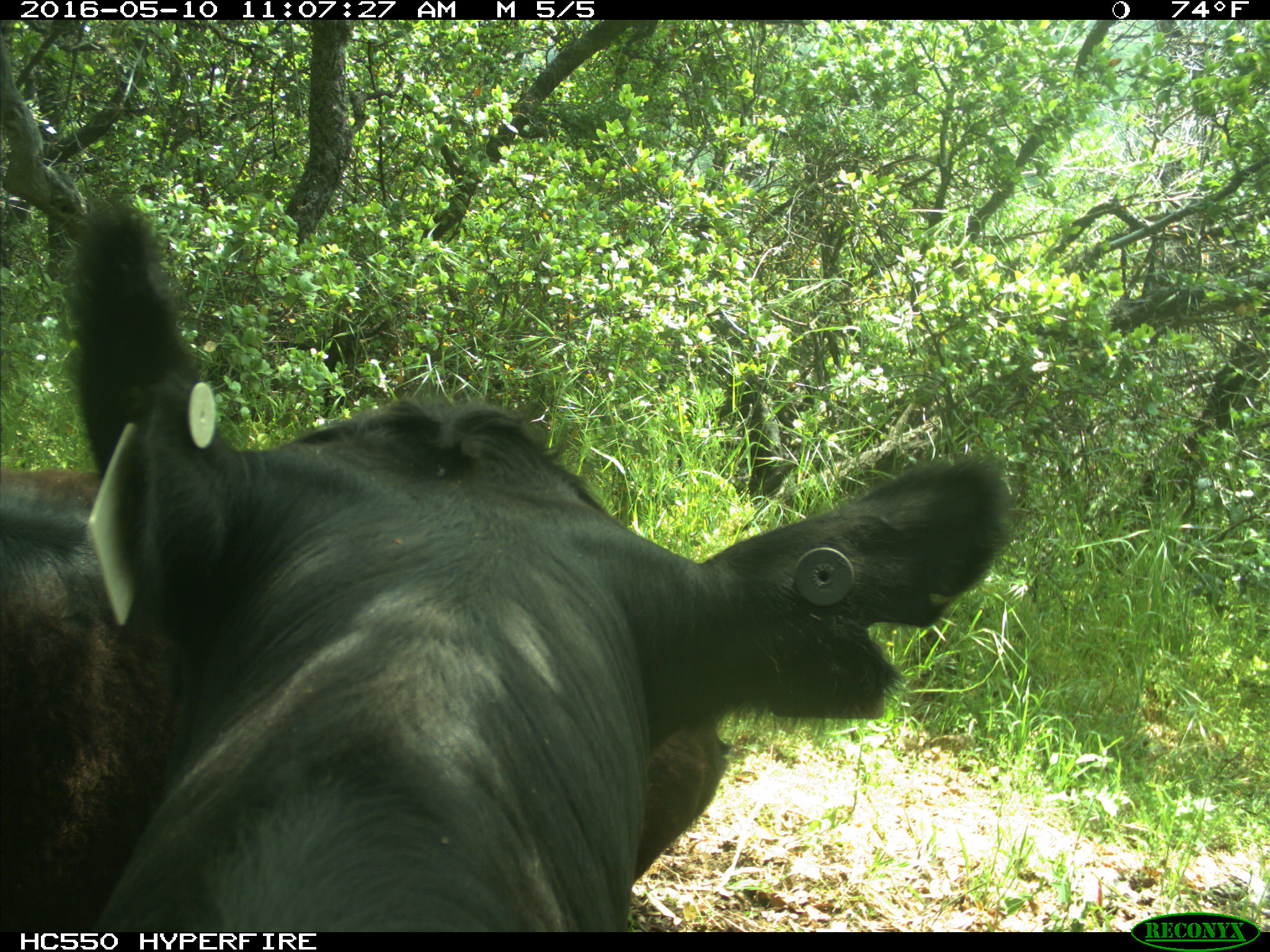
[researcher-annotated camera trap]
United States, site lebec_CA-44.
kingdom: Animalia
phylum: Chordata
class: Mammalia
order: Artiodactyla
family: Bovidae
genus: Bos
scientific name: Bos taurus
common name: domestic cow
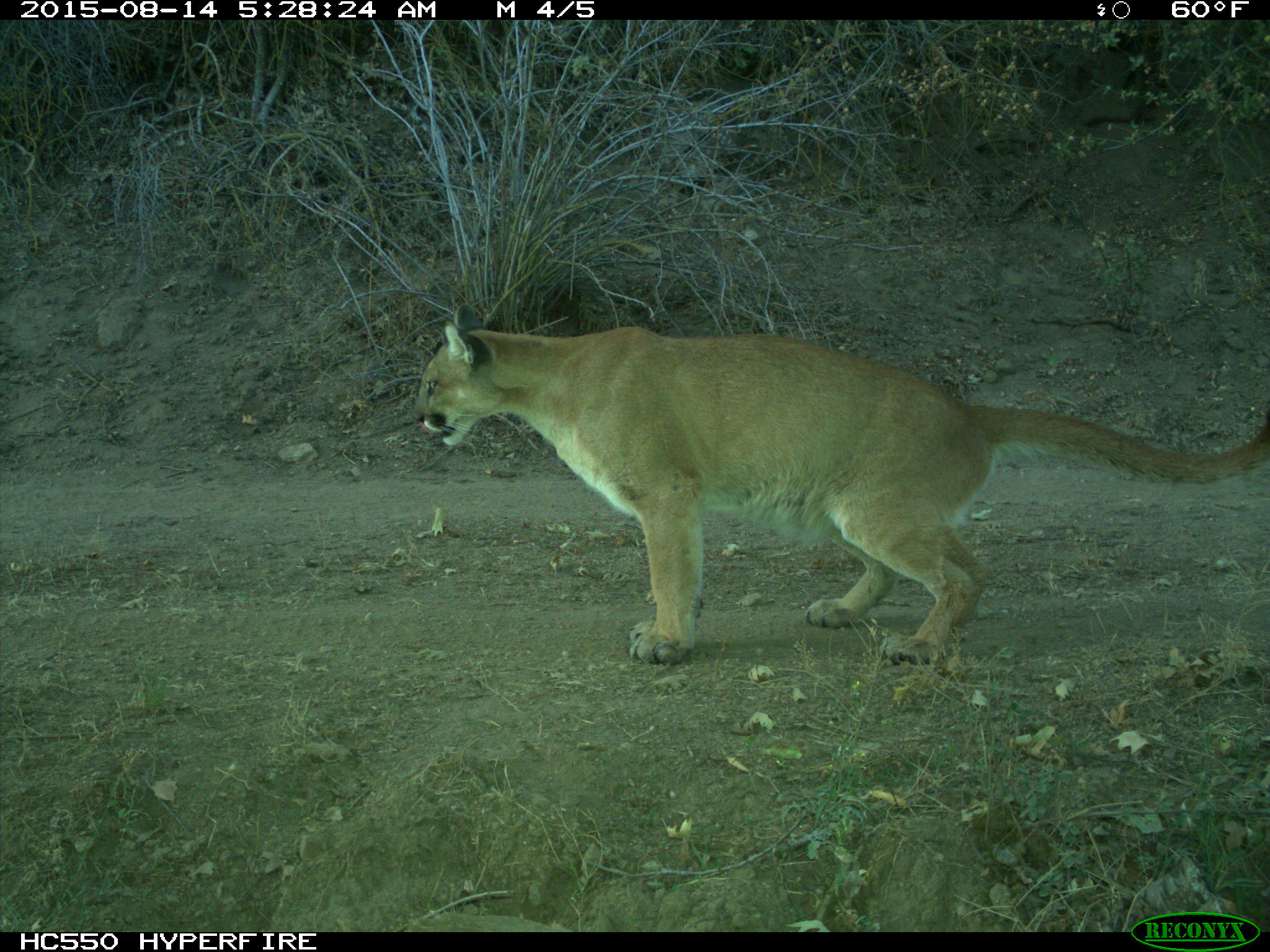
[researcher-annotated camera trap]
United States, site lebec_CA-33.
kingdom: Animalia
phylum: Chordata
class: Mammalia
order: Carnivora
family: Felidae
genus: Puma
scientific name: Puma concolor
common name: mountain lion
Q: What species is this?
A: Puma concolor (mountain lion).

■ **AIM OF THE TASK**: Could you transcribe all of the data exactly and omit the pictures?

■ **RESPONSE TO THE EXERCISE**:
[researcher-annotated camera trap]
United States, site lebec_CA-44.
kingdom: Animalia
phylum: Chordata
class: Mammalia
order: Artiodactyla
family: Bovidae
genus: Bos
scientific name: Bos taurus
common name: domestic cow
[researcher-annotated camera trap]
United States, site lebec_CA-33.
kingdom: Animalia
phylum: Chordata
class: Mammalia
order: Carnivora
family: Felidae
genus: Puma
scientific name: Puma concolor
common name: mountain lion
Q: What species is this?
A: Puma concolor (mountain lion).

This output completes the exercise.